Ma…Il giorno prima ancora i quotidiani di destra vicini al premier avevano titolato: “Berlusconi indagato per mafia”. Se l’erano chiamata? E perchè? Comunque in un mondo normale se un direttore annuncia e stampa l’incriminazione del premier e poi si constata che era una notizia falsa e sbagliata, quel direttore si dimette o almeno prova a spiegare e chiedere scusa. Invece il giorno dopo il titolo era: «Non sanno più cosa inventarsi». Autobiografia?

«Chiamate gli infermieri» è l’unico filo che lega tutte queste cronache. Chiamate gli infermieri perchè qualcuno straparla e minaccia di essere nocivo, pericoloso per se stesso e soprattutto per gli altri. Decidete poi voi se gli infermieri debbano correre all’indirizzo di un ministro degli esteri cui appare “normale” fare l’imitazione di Costantino imperatore romano convertito al cristianesimo al punto di farne religione di Stato e di metterlo in bandiera, insomma, “in hoc signo vinces” duemila anni dopo.

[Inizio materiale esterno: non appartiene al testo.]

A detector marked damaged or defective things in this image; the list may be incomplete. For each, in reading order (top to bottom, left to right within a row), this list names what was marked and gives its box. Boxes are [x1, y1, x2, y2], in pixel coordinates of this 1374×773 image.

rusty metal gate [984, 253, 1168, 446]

Oppure a casa del vice ministro che vede “massoni e islamici” uniti nella lotta. Oppure al recapito del rivoluzionario gentile della sinistra pugliese che si proclama martire dell’alleanza D’Alema-Caltagirone. Dite che a far queste scelte c’è troppo lavoro per gli infermieri? Che non ce la fanno, che non ce la farebbero neppure a mandarli? E allora gli infermieri non resta che mandarli a casa di Celli e di suo figlio che, addirittura, pensano di lasciare questo paese perduto. Sì, è questo l’indirizzo giusto per gli infermieri: dove la follia è norma, abitudine e costume, sono i sani di mente quelli da rinchiudere.